The National Oceanic and Atmospheric Administration (NOAA) satellite team called out some of Cristobal's historic records in a tweet on Wednesday, saying it was the farthest northwest a tropical system has traveled in North America. It was only the third system of its kind to cross the state of Wisconsin and was the first on record to cross Lake Superior._


*Tropical cyclone Cristobal set some wild new weather records*
The storm went on a historic journey to the Great Lakes.
https://www.cnet.com/news/tropical-cyclone-cristobal-set-some-wild-new-weather-records/


----------



## Pinky (Jun 11, 2020)

Lakeland living said:


> About 9 pm tonight we had winds and rain come through for about an hour. Twice the power flickered but stayed on, for thousands of others
> from here to the US boarder it did not. A second set of storms with all the included surprises will be here in a few hours.
> To those about to go through this, stay safe.  I am in my chair to watch some wonders unfold...
> 
> https://toronto.ctvnews.ca/photo-galleries/storm-lashes-southern-ontario-1.1873503


We were fortunate not to be hit in our area in Toronto. It just never materialized.


----------



## Keesha (Jun 11, 2020)

Our power went out for a while last night and a huge branch came down off of one of our maple trees out front landing on a bridal bush. Luckily neither one of us were out at the time. It happened so suddenly . I’m glad you’re ok Lakeland Living.
We are in a snow belt and tornado zone so get crazy winds where we are. A few years ago we had a tornado pass through. It took down several houses in a nearby neighbourhood but luckily nobody was seriously injured. Some of the huge trees it took down were shocking. There were so many trees on the ground pulled up from their roots so many tree roots were showing in the area. Weather can be so unpredictable.


----------



## JustBonee (Jun 11, 2020)

That was such a long distance,  from the Gulf of Mexico,   for the force of that storm to hold together! 
Glad you guys are okay.

The whole system breezed by us.  No rain or anything.


----------



## Lakeland living (Jun 11, 2020)

Keesha said:


> Our power went out for a while last night and a huge branch cane down off of one of our maple trees out front landing on my bridal bush. Luckily neither one of us were out at the time. It happened so suddenly . I’m glad you’re ok Lakeland Living.
> We are in a snow belt and tornado zone so get crazy winds where we are. A few years ago we had a tornado pass through. It took down several houses in a nearby neighbourhood but luckily nobody was seriously injured. Some of the huge trees it took down were shocking. There were so many trees on the ground pulled up from their roots so many tree roots were showing in the area. Weather can be so unpredictable.

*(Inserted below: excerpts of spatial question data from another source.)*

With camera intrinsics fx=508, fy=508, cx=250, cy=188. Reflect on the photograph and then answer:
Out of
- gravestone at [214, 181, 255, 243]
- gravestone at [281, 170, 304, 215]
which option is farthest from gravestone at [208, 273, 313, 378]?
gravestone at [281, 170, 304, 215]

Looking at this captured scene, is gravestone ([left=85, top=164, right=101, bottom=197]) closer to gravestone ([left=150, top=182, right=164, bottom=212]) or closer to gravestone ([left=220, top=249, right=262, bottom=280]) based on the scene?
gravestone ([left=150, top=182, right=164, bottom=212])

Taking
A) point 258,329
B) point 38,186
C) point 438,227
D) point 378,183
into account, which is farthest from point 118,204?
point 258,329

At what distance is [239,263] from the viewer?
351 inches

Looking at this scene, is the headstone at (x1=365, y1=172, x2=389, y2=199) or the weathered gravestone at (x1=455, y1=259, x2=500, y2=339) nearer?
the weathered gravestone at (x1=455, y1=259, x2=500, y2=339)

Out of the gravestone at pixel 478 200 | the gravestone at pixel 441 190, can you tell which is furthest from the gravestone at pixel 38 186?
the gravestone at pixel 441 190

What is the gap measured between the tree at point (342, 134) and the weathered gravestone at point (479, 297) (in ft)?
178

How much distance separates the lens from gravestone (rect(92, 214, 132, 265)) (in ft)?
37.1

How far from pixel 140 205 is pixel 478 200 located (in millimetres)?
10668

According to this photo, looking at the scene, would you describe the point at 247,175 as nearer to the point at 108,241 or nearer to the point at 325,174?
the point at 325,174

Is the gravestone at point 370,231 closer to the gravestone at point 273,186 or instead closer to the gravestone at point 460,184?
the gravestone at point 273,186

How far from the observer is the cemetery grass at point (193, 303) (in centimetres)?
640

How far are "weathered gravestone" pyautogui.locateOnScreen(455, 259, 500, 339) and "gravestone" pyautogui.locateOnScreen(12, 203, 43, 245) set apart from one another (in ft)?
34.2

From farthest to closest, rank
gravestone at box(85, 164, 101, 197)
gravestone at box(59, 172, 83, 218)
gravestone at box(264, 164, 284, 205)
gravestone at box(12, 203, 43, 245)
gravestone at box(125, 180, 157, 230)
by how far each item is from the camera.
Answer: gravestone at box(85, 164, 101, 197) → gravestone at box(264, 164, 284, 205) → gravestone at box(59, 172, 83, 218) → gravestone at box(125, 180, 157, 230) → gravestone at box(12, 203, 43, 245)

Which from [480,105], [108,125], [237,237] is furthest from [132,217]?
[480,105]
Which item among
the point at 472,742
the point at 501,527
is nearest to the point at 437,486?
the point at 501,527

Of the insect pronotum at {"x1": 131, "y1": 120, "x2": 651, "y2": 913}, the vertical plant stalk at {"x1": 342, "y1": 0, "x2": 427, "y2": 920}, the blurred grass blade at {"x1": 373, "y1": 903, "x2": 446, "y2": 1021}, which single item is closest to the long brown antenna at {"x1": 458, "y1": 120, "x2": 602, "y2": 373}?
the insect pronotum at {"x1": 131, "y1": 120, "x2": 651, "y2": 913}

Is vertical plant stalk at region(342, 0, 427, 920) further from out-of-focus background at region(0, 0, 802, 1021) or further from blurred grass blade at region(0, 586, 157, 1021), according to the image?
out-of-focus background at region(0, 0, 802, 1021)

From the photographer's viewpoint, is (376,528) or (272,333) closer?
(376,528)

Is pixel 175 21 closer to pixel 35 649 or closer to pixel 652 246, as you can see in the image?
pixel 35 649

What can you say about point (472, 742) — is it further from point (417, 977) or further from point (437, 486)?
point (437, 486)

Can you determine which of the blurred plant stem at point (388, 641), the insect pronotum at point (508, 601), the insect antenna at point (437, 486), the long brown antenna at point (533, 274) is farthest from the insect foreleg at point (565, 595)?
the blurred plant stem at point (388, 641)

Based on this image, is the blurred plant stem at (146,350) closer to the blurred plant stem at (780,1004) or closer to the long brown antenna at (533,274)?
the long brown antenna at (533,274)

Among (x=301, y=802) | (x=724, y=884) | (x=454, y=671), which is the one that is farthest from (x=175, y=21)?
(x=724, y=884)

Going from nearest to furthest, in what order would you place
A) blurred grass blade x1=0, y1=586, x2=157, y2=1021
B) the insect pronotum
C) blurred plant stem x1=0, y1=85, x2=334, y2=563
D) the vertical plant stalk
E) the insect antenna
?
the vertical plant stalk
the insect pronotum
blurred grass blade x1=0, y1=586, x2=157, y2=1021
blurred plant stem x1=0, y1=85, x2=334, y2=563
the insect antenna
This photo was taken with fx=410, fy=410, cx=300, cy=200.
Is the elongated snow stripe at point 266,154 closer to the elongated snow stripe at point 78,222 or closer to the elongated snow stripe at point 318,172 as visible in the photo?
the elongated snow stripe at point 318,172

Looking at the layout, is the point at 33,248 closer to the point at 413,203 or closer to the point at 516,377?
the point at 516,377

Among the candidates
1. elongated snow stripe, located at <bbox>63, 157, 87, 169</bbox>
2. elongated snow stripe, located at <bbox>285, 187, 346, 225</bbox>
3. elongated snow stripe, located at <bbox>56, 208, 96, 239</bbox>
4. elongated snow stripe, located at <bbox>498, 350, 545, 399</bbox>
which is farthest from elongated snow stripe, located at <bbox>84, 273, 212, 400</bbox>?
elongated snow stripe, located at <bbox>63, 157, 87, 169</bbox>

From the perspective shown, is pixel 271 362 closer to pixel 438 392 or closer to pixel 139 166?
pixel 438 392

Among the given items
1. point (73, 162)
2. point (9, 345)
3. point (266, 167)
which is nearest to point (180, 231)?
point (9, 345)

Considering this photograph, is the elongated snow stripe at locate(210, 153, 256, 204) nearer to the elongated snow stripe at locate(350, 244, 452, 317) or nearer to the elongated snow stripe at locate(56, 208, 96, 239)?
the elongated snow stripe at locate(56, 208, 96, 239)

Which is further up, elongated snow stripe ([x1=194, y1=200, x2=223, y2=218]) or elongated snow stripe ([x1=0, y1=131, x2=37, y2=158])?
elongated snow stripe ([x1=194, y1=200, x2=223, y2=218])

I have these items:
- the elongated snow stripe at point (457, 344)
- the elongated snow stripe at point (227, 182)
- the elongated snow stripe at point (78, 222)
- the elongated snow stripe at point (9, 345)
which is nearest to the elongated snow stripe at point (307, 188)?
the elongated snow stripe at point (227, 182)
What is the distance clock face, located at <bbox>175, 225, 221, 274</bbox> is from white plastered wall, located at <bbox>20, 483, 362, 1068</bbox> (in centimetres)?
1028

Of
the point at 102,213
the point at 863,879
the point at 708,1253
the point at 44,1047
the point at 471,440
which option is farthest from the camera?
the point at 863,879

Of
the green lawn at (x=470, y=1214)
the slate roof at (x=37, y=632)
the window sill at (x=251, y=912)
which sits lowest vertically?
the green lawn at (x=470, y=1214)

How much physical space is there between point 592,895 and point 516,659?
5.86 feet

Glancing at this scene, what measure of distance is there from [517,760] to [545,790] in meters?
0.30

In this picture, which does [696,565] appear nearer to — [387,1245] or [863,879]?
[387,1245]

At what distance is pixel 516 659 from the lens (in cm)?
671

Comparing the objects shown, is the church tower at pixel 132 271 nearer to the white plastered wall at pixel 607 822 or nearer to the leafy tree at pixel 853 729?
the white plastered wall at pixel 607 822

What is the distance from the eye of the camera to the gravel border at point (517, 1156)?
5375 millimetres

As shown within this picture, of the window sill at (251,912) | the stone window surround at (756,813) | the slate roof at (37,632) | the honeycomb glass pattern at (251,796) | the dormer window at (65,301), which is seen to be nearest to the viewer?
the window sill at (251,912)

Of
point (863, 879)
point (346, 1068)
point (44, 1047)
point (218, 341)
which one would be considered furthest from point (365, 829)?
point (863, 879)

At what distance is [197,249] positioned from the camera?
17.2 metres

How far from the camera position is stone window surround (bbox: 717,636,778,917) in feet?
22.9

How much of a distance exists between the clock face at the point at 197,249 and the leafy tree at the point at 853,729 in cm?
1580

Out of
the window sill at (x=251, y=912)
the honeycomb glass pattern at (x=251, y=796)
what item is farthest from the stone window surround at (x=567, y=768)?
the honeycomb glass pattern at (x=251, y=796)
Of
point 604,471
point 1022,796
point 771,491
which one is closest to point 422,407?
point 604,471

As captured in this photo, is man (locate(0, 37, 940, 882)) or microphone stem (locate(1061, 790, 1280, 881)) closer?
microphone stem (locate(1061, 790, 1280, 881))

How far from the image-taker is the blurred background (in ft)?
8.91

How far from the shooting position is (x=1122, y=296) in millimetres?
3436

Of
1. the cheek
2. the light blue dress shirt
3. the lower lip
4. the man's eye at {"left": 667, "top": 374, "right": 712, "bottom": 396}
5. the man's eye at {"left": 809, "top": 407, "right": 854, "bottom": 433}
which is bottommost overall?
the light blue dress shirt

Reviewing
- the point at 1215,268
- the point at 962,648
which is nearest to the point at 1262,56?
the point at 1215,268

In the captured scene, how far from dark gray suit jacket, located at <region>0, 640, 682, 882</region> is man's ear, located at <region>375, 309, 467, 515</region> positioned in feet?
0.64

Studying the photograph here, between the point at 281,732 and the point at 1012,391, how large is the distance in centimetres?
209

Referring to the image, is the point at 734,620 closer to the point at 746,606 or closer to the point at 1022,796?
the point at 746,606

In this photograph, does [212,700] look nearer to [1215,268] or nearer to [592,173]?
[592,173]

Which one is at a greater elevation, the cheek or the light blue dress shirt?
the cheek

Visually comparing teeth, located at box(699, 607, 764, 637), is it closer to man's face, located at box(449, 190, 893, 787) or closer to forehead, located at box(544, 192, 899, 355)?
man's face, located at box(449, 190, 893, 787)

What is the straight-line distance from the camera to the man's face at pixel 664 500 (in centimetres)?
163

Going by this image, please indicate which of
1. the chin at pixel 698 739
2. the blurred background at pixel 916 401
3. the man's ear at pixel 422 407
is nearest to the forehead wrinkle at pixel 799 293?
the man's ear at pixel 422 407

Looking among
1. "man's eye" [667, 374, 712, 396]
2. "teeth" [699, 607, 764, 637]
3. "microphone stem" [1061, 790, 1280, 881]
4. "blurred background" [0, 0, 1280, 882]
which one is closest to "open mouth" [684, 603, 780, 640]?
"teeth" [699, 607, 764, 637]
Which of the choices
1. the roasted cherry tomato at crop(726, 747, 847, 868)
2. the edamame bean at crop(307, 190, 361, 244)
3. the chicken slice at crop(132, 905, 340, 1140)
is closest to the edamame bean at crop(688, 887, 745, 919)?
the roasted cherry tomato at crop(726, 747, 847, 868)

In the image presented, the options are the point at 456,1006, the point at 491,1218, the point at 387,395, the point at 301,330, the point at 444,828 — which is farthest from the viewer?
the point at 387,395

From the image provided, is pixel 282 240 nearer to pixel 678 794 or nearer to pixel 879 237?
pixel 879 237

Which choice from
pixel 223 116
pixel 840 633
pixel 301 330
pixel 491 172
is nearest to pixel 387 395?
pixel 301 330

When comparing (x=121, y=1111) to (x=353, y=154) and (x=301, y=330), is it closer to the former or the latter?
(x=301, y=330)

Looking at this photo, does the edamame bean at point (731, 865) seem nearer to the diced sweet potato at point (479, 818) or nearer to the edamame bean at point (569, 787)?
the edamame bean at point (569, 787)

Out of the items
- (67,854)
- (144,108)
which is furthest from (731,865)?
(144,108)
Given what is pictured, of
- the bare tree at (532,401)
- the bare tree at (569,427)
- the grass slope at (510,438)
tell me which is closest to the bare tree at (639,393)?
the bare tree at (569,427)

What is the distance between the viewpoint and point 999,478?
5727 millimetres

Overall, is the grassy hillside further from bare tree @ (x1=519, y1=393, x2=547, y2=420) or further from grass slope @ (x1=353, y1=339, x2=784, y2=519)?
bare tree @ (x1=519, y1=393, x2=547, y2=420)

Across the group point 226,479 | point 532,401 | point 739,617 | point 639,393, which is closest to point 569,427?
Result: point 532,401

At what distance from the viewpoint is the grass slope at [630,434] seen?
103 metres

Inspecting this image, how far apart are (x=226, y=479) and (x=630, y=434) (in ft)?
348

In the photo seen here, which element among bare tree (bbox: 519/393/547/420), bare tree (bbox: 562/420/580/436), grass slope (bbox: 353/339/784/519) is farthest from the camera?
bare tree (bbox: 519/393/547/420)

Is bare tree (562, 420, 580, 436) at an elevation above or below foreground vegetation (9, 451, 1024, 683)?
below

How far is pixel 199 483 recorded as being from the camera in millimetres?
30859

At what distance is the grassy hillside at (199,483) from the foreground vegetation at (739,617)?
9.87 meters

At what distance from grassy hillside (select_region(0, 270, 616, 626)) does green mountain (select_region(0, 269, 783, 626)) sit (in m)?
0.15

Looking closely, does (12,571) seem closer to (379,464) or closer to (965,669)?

Power came on about an hour ago, I am fine here though a few people on the next lake did not do so well. One lady hurt but not seriously. Some damages, trees mostly up this way, I am hearing further south was worse. Good to hear that you are both well Keesha and thanks. All is well here.
       First storm to hit this high up from the Gulf, My vote is to close the border on those storms.
       Hope everyone south of here is fine also.


----------



## Keesha (Jun 11, 2020)

Lakeland living said:


> Power came on about an hour ago, I am fine here though a few people on the next lake did not do so well. One lady hurt but not seriously. Some damages, trees mostly up this way, I am hearing further south was worse. Good to hear that you are both well Keesha and thanks. All is well here.
> First storm to hit this high up from the Gulf, My vote is to close the border on those storms.
> Hope everyone south of here is fine also.


That’s good news Lakeland Living. I’m glad nobody got seriously injured. We  will have to carry  this huge branch to the backyard or just cut it up with a chainsaw and use it for firewood. 

Stay safe LL


----------



## MarciKS (Jun 11, 2020)

RadishRose said:


> In the US tooo
> *More than 600,000 Lose Power as Winds Blow Over Semis, Topple Trees in Michigan, Indiana, Ohio, Kentucky, Pennsylvania*
> https://weather.com/news/news/2020-...orms-rain-indiana-michigan-ohio-power-outages
> 
> Everyone be careful


That might explain the quick power snap here in KS yesterday.


----------